It is a visitor put up by Oleh Khoruzhenko, Senior Employees DevOps Engineer at Bazaarvoice, in partnership with AWS.
Bazaarvoice is an Austin-based firm powering a world-leading evaluations and scores platform. Our system processes billions of shopper interactions by means of scores, evaluations, photos, and movies, serving to manufacturers and retailers construct shopper confidence and drive gross sales by utilizing genuine user-generated content material (UGC) throughout the client journey. The Bazaarvoice Belief Mark is the gold customary in authenticity.

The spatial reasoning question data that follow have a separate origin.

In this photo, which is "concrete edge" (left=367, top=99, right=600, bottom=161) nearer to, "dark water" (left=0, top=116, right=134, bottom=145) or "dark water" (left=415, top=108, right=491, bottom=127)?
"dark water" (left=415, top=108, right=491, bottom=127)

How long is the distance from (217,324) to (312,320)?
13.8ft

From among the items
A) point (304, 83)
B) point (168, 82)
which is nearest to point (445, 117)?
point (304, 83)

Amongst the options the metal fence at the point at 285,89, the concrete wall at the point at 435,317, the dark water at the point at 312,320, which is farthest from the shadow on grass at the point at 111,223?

Apache Kafka is without doubt one of the core elements of our infrastructure, enabling real-time information streaming for the worldwide assessment platform. Though Kafka’s distributed structure met our wants for high-throughput, fault-tolerant streaming, self-managing this advanced system diverted vital engineering assets away from our core product improvement. Every part of our Kafka infrastructure required specialised experience, starting from configuring low-level parameters to sustaining the advanced distributed methods that our clients depend on. The dynamic nature of our surroundings demanded steady care and funding in automation. We discovered ourselves always managing upgrades, making use of safety patches, implementing fixes, and addressing scaling wants as our information volumes grew.
On this put up, we present you the steps we took emigrate our workloads from self-hosted Kafka to Amazon Managed Streaming for Apache Kafka (Amazon MSK). We stroll you thru our migration course of and spotlight the enhancements we achieved after this transition. We present how we minimized operational overhead, enhanced our safety and compliance posture, automated key processes, and constructed a extra resilient platform whereas sustaining the excessive efficiency our international buyer base expects.
The necessity for modernization
As our platform grew to course of billions of each day shopper interactions, we wanted to discover a method to scale our Kafka clusters effectively whereas sustaining a small workforce to handle the infrastructure. The restrictions of self-managed Kafka clusters manifested in a number of key areas:
- Scaling operations – Though scaling our self-hosted Kafka clusters wasn’t inherently advanced, it required cautious planning and execution. Every time we wanted so as to add new brokers to deal with elevated workload, our workforce confronted a multi-step course of involving capability planning, infrastructure provisioning, and configuration updates.
- Configuration complexity – Kafka gives a whole bunch of configuration parameters. Though we didn’t actively handle all of those, understanding their influence was essential. Key settings like I/O threads, reminiscence buffers, and retention insurance policies wanted ongoing consideration as we scaled. Even minor changes might have important downstream results, requiring our workforce to take care of deep experience in these parameters and their interactions to make sure optimum efficiency and stability.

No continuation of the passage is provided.